If you’re thinking, “but Maine already has medical marijuana!” you’re not alone. But Maine’s medical marijuana is a strange thing: they have no medical marijuana program or medical marijuana cards. If your doctor recommends it, you can have medical marijuana… if you can find it:
Sometime in the next couple of months, Maine lawmakers will take up a bill that could revolutionize the way medical marijuana patients are treated in Maine and how they get access to the drug. If the Legislature fails to approve the Maine Medical Marijuana Act, the measure will be headed for Maine voters this fall. That’s because supporters have gathered more than 55,000 valid signatures to get it on the ballot.
Maine, along with 12 other states including California, has had a medical marijuana law on the books for ten years. Maine voters approved it by a wide margin. But ever since the law was passed, patients have had no practical, legal way of accessing marijuana. First they have to find a doctor willing to recommend it as a treatment. Then they have to grow a few plants on their own or find someone willing to do it for them. So activists have launched a new initiative to legally distribute medical marijuana through non-profit, state-licensed dispensaries.
The initiative proposed by Leavitt and the group Maine Citizens for Patient Rights directs DHHS to issue identification cards to patients who qualify for medical marijuana. The cards are voluntary. And they would also be issued to patients’ primary caregivers, those who provide pot through the dispensaries. Each caregiver would be limited to five qualified patients and no more than six marijuana plants for each.
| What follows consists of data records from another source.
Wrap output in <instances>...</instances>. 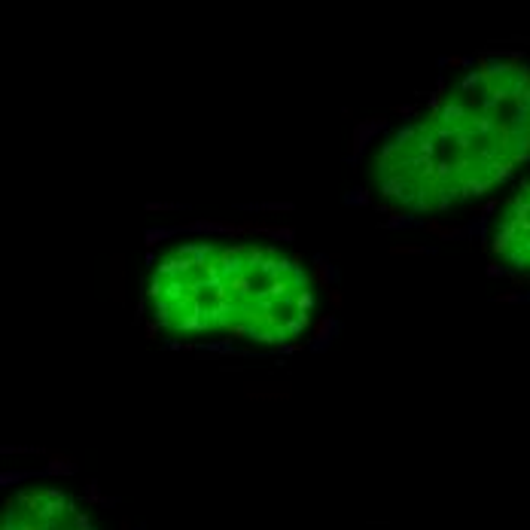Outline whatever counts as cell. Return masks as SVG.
<instances>
[{"label": "cell", "instance_id": "cell-1", "mask_svg": "<svg viewBox=\"0 0 530 530\" xmlns=\"http://www.w3.org/2000/svg\"><path fill=\"white\" fill-rule=\"evenodd\" d=\"M530 165V61L487 55L397 125L366 162L378 208L442 217L494 195Z\"/></svg>", "mask_w": 530, "mask_h": 530}, {"label": "cell", "instance_id": "cell-2", "mask_svg": "<svg viewBox=\"0 0 530 530\" xmlns=\"http://www.w3.org/2000/svg\"><path fill=\"white\" fill-rule=\"evenodd\" d=\"M327 311V289L293 244L256 232H192L162 244L140 284L153 332L186 344L284 351Z\"/></svg>", "mask_w": 530, "mask_h": 530}, {"label": "cell", "instance_id": "cell-4", "mask_svg": "<svg viewBox=\"0 0 530 530\" xmlns=\"http://www.w3.org/2000/svg\"><path fill=\"white\" fill-rule=\"evenodd\" d=\"M0 530H101L89 509L55 485L19 487L3 503Z\"/></svg>", "mask_w": 530, "mask_h": 530}, {"label": "cell", "instance_id": "cell-3", "mask_svg": "<svg viewBox=\"0 0 530 530\" xmlns=\"http://www.w3.org/2000/svg\"><path fill=\"white\" fill-rule=\"evenodd\" d=\"M485 253L500 274L530 284V171L494 208L485 225Z\"/></svg>", "mask_w": 530, "mask_h": 530}]
</instances>
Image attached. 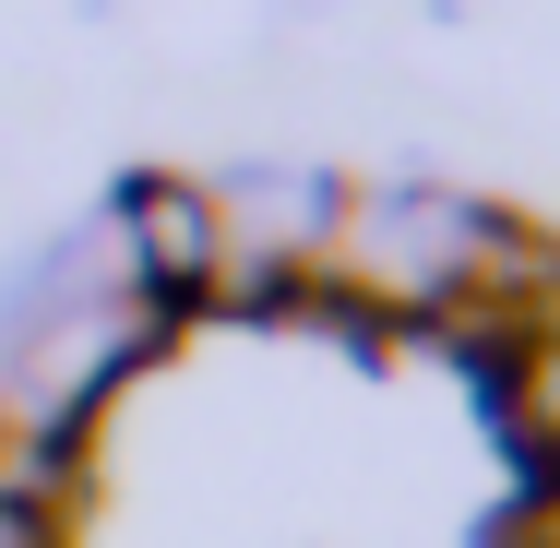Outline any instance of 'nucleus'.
I'll return each instance as SVG.
<instances>
[{
    "label": "nucleus",
    "mask_w": 560,
    "mask_h": 548,
    "mask_svg": "<svg viewBox=\"0 0 560 548\" xmlns=\"http://www.w3.org/2000/svg\"><path fill=\"white\" fill-rule=\"evenodd\" d=\"M131 250H143L155 287H203V275H215V203L179 191V179H155V191L131 203Z\"/></svg>",
    "instance_id": "1"
},
{
    "label": "nucleus",
    "mask_w": 560,
    "mask_h": 548,
    "mask_svg": "<svg viewBox=\"0 0 560 548\" xmlns=\"http://www.w3.org/2000/svg\"><path fill=\"white\" fill-rule=\"evenodd\" d=\"M0 548H60V537H48V513H36V501H0Z\"/></svg>",
    "instance_id": "2"
}]
</instances>
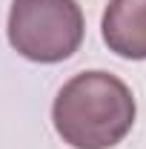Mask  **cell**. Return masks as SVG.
<instances>
[{
  "instance_id": "6da1fadb",
  "label": "cell",
  "mask_w": 146,
  "mask_h": 149,
  "mask_svg": "<svg viewBox=\"0 0 146 149\" xmlns=\"http://www.w3.org/2000/svg\"><path fill=\"white\" fill-rule=\"evenodd\" d=\"M135 95L109 72H80L63 83L52 106L57 135L72 149H112L135 126Z\"/></svg>"
},
{
  "instance_id": "7a4b0ae2",
  "label": "cell",
  "mask_w": 146,
  "mask_h": 149,
  "mask_svg": "<svg viewBox=\"0 0 146 149\" xmlns=\"http://www.w3.org/2000/svg\"><path fill=\"white\" fill-rule=\"evenodd\" d=\"M9 43L35 63H60L83 43V12L74 0H12Z\"/></svg>"
},
{
  "instance_id": "3957f363",
  "label": "cell",
  "mask_w": 146,
  "mask_h": 149,
  "mask_svg": "<svg viewBox=\"0 0 146 149\" xmlns=\"http://www.w3.org/2000/svg\"><path fill=\"white\" fill-rule=\"evenodd\" d=\"M100 35L117 57L146 60V0H109Z\"/></svg>"
}]
</instances>
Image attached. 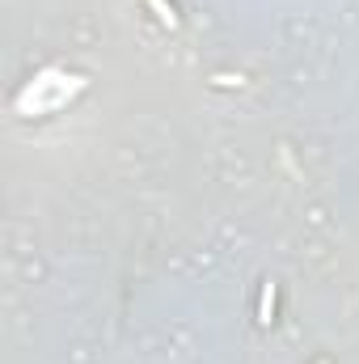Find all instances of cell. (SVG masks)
Returning <instances> with one entry per match:
<instances>
[{
    "mask_svg": "<svg viewBox=\"0 0 359 364\" xmlns=\"http://www.w3.org/2000/svg\"><path fill=\"white\" fill-rule=\"evenodd\" d=\"M270 318H275V284H263V301H258V322L263 326H270Z\"/></svg>",
    "mask_w": 359,
    "mask_h": 364,
    "instance_id": "2",
    "label": "cell"
},
{
    "mask_svg": "<svg viewBox=\"0 0 359 364\" xmlns=\"http://www.w3.org/2000/svg\"><path fill=\"white\" fill-rule=\"evenodd\" d=\"M148 9L157 13V21H161L165 30H178V13H174V4H170V0H148Z\"/></svg>",
    "mask_w": 359,
    "mask_h": 364,
    "instance_id": "1",
    "label": "cell"
}]
</instances>
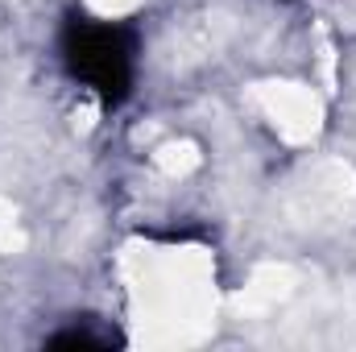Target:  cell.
<instances>
[{
  "mask_svg": "<svg viewBox=\"0 0 356 352\" xmlns=\"http://www.w3.org/2000/svg\"><path fill=\"white\" fill-rule=\"evenodd\" d=\"M71 75L104 99H124L133 83V38L120 25L75 21L63 42Z\"/></svg>",
  "mask_w": 356,
  "mask_h": 352,
  "instance_id": "obj_1",
  "label": "cell"
},
{
  "mask_svg": "<svg viewBox=\"0 0 356 352\" xmlns=\"http://www.w3.org/2000/svg\"><path fill=\"white\" fill-rule=\"evenodd\" d=\"M50 344H54V349H104V344H108V336H91V332H79V328H75V332L54 336Z\"/></svg>",
  "mask_w": 356,
  "mask_h": 352,
  "instance_id": "obj_2",
  "label": "cell"
}]
</instances>
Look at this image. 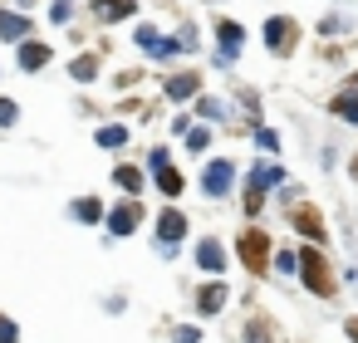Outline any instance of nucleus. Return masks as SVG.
I'll use <instances>...</instances> for the list:
<instances>
[{
    "instance_id": "8",
    "label": "nucleus",
    "mask_w": 358,
    "mask_h": 343,
    "mask_svg": "<svg viewBox=\"0 0 358 343\" xmlns=\"http://www.w3.org/2000/svg\"><path fill=\"white\" fill-rule=\"evenodd\" d=\"M216 40H221V54L231 59V54L241 50V40H245V30H241L236 20H221V25H216Z\"/></svg>"
},
{
    "instance_id": "12",
    "label": "nucleus",
    "mask_w": 358,
    "mask_h": 343,
    "mask_svg": "<svg viewBox=\"0 0 358 343\" xmlns=\"http://www.w3.org/2000/svg\"><path fill=\"white\" fill-rule=\"evenodd\" d=\"M196 265H201V270H221V265H226L221 245H216V240H201V245H196Z\"/></svg>"
},
{
    "instance_id": "4",
    "label": "nucleus",
    "mask_w": 358,
    "mask_h": 343,
    "mask_svg": "<svg viewBox=\"0 0 358 343\" xmlns=\"http://www.w3.org/2000/svg\"><path fill=\"white\" fill-rule=\"evenodd\" d=\"M152 177H157V187H162L167 196H177V191H182V172L172 167L167 147H157V152H152Z\"/></svg>"
},
{
    "instance_id": "21",
    "label": "nucleus",
    "mask_w": 358,
    "mask_h": 343,
    "mask_svg": "<svg viewBox=\"0 0 358 343\" xmlns=\"http://www.w3.org/2000/svg\"><path fill=\"white\" fill-rule=\"evenodd\" d=\"M245 343H270V323H265V319H255V323L245 328Z\"/></svg>"
},
{
    "instance_id": "3",
    "label": "nucleus",
    "mask_w": 358,
    "mask_h": 343,
    "mask_svg": "<svg viewBox=\"0 0 358 343\" xmlns=\"http://www.w3.org/2000/svg\"><path fill=\"white\" fill-rule=\"evenodd\" d=\"M294 40H299V25H294V20H280V15H275V20H265V45H270L275 54H289V50H294Z\"/></svg>"
},
{
    "instance_id": "11",
    "label": "nucleus",
    "mask_w": 358,
    "mask_h": 343,
    "mask_svg": "<svg viewBox=\"0 0 358 343\" xmlns=\"http://www.w3.org/2000/svg\"><path fill=\"white\" fill-rule=\"evenodd\" d=\"M0 40H30V20H25V15H6V10H0Z\"/></svg>"
},
{
    "instance_id": "16",
    "label": "nucleus",
    "mask_w": 358,
    "mask_h": 343,
    "mask_svg": "<svg viewBox=\"0 0 358 343\" xmlns=\"http://www.w3.org/2000/svg\"><path fill=\"white\" fill-rule=\"evenodd\" d=\"M167 94H172V98H192V94H196V74H177V79H167Z\"/></svg>"
},
{
    "instance_id": "5",
    "label": "nucleus",
    "mask_w": 358,
    "mask_h": 343,
    "mask_svg": "<svg viewBox=\"0 0 358 343\" xmlns=\"http://www.w3.org/2000/svg\"><path fill=\"white\" fill-rule=\"evenodd\" d=\"M231 182H236V162H211V167L201 172L206 196H226V191H231Z\"/></svg>"
},
{
    "instance_id": "1",
    "label": "nucleus",
    "mask_w": 358,
    "mask_h": 343,
    "mask_svg": "<svg viewBox=\"0 0 358 343\" xmlns=\"http://www.w3.org/2000/svg\"><path fill=\"white\" fill-rule=\"evenodd\" d=\"M294 270L304 275V284H309L314 294H324V299L334 294V279H329V265H324V255H319V245H309V250H304V255L294 260Z\"/></svg>"
},
{
    "instance_id": "19",
    "label": "nucleus",
    "mask_w": 358,
    "mask_h": 343,
    "mask_svg": "<svg viewBox=\"0 0 358 343\" xmlns=\"http://www.w3.org/2000/svg\"><path fill=\"white\" fill-rule=\"evenodd\" d=\"M74 216H79V221H99V216H103V206L89 196V201H74Z\"/></svg>"
},
{
    "instance_id": "26",
    "label": "nucleus",
    "mask_w": 358,
    "mask_h": 343,
    "mask_svg": "<svg viewBox=\"0 0 358 343\" xmlns=\"http://www.w3.org/2000/svg\"><path fill=\"white\" fill-rule=\"evenodd\" d=\"M177 343H196V328H177Z\"/></svg>"
},
{
    "instance_id": "9",
    "label": "nucleus",
    "mask_w": 358,
    "mask_h": 343,
    "mask_svg": "<svg viewBox=\"0 0 358 343\" xmlns=\"http://www.w3.org/2000/svg\"><path fill=\"white\" fill-rule=\"evenodd\" d=\"M50 64V45H40V40H25V50H20V69H45Z\"/></svg>"
},
{
    "instance_id": "28",
    "label": "nucleus",
    "mask_w": 358,
    "mask_h": 343,
    "mask_svg": "<svg viewBox=\"0 0 358 343\" xmlns=\"http://www.w3.org/2000/svg\"><path fill=\"white\" fill-rule=\"evenodd\" d=\"M353 177H358V157H353Z\"/></svg>"
},
{
    "instance_id": "23",
    "label": "nucleus",
    "mask_w": 358,
    "mask_h": 343,
    "mask_svg": "<svg viewBox=\"0 0 358 343\" xmlns=\"http://www.w3.org/2000/svg\"><path fill=\"white\" fill-rule=\"evenodd\" d=\"M69 74H74V79H94V74H99V64H94V59H74V69H69Z\"/></svg>"
},
{
    "instance_id": "22",
    "label": "nucleus",
    "mask_w": 358,
    "mask_h": 343,
    "mask_svg": "<svg viewBox=\"0 0 358 343\" xmlns=\"http://www.w3.org/2000/svg\"><path fill=\"white\" fill-rule=\"evenodd\" d=\"M123 138H128V128H103V133H99V147H118Z\"/></svg>"
},
{
    "instance_id": "14",
    "label": "nucleus",
    "mask_w": 358,
    "mask_h": 343,
    "mask_svg": "<svg viewBox=\"0 0 358 343\" xmlns=\"http://www.w3.org/2000/svg\"><path fill=\"white\" fill-rule=\"evenodd\" d=\"M196 304H201V314H216V309L226 304V284H206V289L196 294Z\"/></svg>"
},
{
    "instance_id": "10",
    "label": "nucleus",
    "mask_w": 358,
    "mask_h": 343,
    "mask_svg": "<svg viewBox=\"0 0 358 343\" xmlns=\"http://www.w3.org/2000/svg\"><path fill=\"white\" fill-rule=\"evenodd\" d=\"M99 20H128L133 10H138V0H99Z\"/></svg>"
},
{
    "instance_id": "15",
    "label": "nucleus",
    "mask_w": 358,
    "mask_h": 343,
    "mask_svg": "<svg viewBox=\"0 0 358 343\" xmlns=\"http://www.w3.org/2000/svg\"><path fill=\"white\" fill-rule=\"evenodd\" d=\"M294 226H299L309 240H324V226H319V216H314V211H304V206H299V211H294Z\"/></svg>"
},
{
    "instance_id": "18",
    "label": "nucleus",
    "mask_w": 358,
    "mask_h": 343,
    "mask_svg": "<svg viewBox=\"0 0 358 343\" xmlns=\"http://www.w3.org/2000/svg\"><path fill=\"white\" fill-rule=\"evenodd\" d=\"M113 177H118V187H128V191H138V187H143V172H138V167H118Z\"/></svg>"
},
{
    "instance_id": "20",
    "label": "nucleus",
    "mask_w": 358,
    "mask_h": 343,
    "mask_svg": "<svg viewBox=\"0 0 358 343\" xmlns=\"http://www.w3.org/2000/svg\"><path fill=\"white\" fill-rule=\"evenodd\" d=\"M138 45H143V50H152V54L172 50V45H162V40H157V30H138Z\"/></svg>"
},
{
    "instance_id": "24",
    "label": "nucleus",
    "mask_w": 358,
    "mask_h": 343,
    "mask_svg": "<svg viewBox=\"0 0 358 343\" xmlns=\"http://www.w3.org/2000/svg\"><path fill=\"white\" fill-rule=\"evenodd\" d=\"M15 118H20V108H15V103H10V98H0V128H10V123H15Z\"/></svg>"
},
{
    "instance_id": "13",
    "label": "nucleus",
    "mask_w": 358,
    "mask_h": 343,
    "mask_svg": "<svg viewBox=\"0 0 358 343\" xmlns=\"http://www.w3.org/2000/svg\"><path fill=\"white\" fill-rule=\"evenodd\" d=\"M285 177V167H275V162H265V167H255V177H250V191H265V187H275Z\"/></svg>"
},
{
    "instance_id": "25",
    "label": "nucleus",
    "mask_w": 358,
    "mask_h": 343,
    "mask_svg": "<svg viewBox=\"0 0 358 343\" xmlns=\"http://www.w3.org/2000/svg\"><path fill=\"white\" fill-rule=\"evenodd\" d=\"M15 338H20V328L10 319H0V343H15Z\"/></svg>"
},
{
    "instance_id": "29",
    "label": "nucleus",
    "mask_w": 358,
    "mask_h": 343,
    "mask_svg": "<svg viewBox=\"0 0 358 343\" xmlns=\"http://www.w3.org/2000/svg\"><path fill=\"white\" fill-rule=\"evenodd\" d=\"M353 89H358V74H353Z\"/></svg>"
},
{
    "instance_id": "2",
    "label": "nucleus",
    "mask_w": 358,
    "mask_h": 343,
    "mask_svg": "<svg viewBox=\"0 0 358 343\" xmlns=\"http://www.w3.org/2000/svg\"><path fill=\"white\" fill-rule=\"evenodd\" d=\"M236 250H241V260L260 275L265 270V260H270V240L260 235V231H241V240H236Z\"/></svg>"
},
{
    "instance_id": "6",
    "label": "nucleus",
    "mask_w": 358,
    "mask_h": 343,
    "mask_svg": "<svg viewBox=\"0 0 358 343\" xmlns=\"http://www.w3.org/2000/svg\"><path fill=\"white\" fill-rule=\"evenodd\" d=\"M182 231H187V216H182V211H162V216H157V240H162L167 255H172V245L182 240Z\"/></svg>"
},
{
    "instance_id": "27",
    "label": "nucleus",
    "mask_w": 358,
    "mask_h": 343,
    "mask_svg": "<svg viewBox=\"0 0 358 343\" xmlns=\"http://www.w3.org/2000/svg\"><path fill=\"white\" fill-rule=\"evenodd\" d=\"M348 338H353V343H358V319H348Z\"/></svg>"
},
{
    "instance_id": "17",
    "label": "nucleus",
    "mask_w": 358,
    "mask_h": 343,
    "mask_svg": "<svg viewBox=\"0 0 358 343\" xmlns=\"http://www.w3.org/2000/svg\"><path fill=\"white\" fill-rule=\"evenodd\" d=\"M334 113L348 118V123H358V89H353V94H338V98H334Z\"/></svg>"
},
{
    "instance_id": "7",
    "label": "nucleus",
    "mask_w": 358,
    "mask_h": 343,
    "mask_svg": "<svg viewBox=\"0 0 358 343\" xmlns=\"http://www.w3.org/2000/svg\"><path fill=\"white\" fill-rule=\"evenodd\" d=\"M138 221H143V206H138V201H123V206L108 216V231H113V235H133Z\"/></svg>"
}]
</instances>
The plants would be grown in a secure facility.
In addition to creating a dispensary system for medical marijuana, including registration and renewal fees to pay for it, Maine’s initiative also expands the list of diseases and conditions eligible for medical marijuana treatment. Hepatitis C, Crohn’s disease, ALS and chronic pain would be added.
But Roy Mckinney says the very nature of these dispensaries will make them hard to police. He points to research from the California Police Association that highlights numerous problems with California’s medical marijuana law and a white paper from the Riverside District Attorney’s Office, “that in fact stated, and I’ll quote: ‘Medical marijuana storefront businesses have allowed criminals to flourish in California.’ And I don’t think that’s anything that the people in Maine want,” he says.
Which is why the people of Maine have signed an initiative to create dispensaries nothing like what’s happening in California. Law enforcement in other states need to understand that California’s medical marijuana law is its own creature unlike any of the other twelve medical marijuana states. Doctors there can recommend medical marijuana for any condition they feel marijuana will help. Dispensaries there can serve anyone with a card or recommendation. While there are operating guidelines, there is no mandated caregiver system requiring the dispensaries to care for certain patients or limiting how many patients they can serve. Finally, there is no statute on the production of the medical marijuana aside from the plant and possession limits. Using any comparison of California’s dispensary system’s pros and cons to discuss the Maine dispensary bill is like pointing out a shark attack off Venice Beach, California as reason why Mainers shouldn’t set lobster traps. What applies in California does not apply to Maine!

I don’t have that info off-hand. May I suggest contacting the Rhode Island Patients’ Advocacy Coalition and Maine-ly NORML – they’re local and would probably have the best info. What I have here at NORML can be found for Maine and Rhode Island and the contact info for both states’ programs will be there as well.
I was hoping the you could answer some questions of mine regarding the law on medical marijuana caregivers in the state of Rhode Island and Maine. How many patience is a caregivers allowed? How many caregivers can live in one household? How many caregivers is a patient allowed? How do you get patience? Are they appointed to you by state? How many plants are allowed by the patient? How many in veg and how many mature? What is the registration fee for a caregiver? And how can I open my own dispensery? What is qulifed as mature? When they are ready to harvest or when they show gender? I hope that maybe you can help answer some of these question’s. I look forward to hearing from you. Thank you Carl.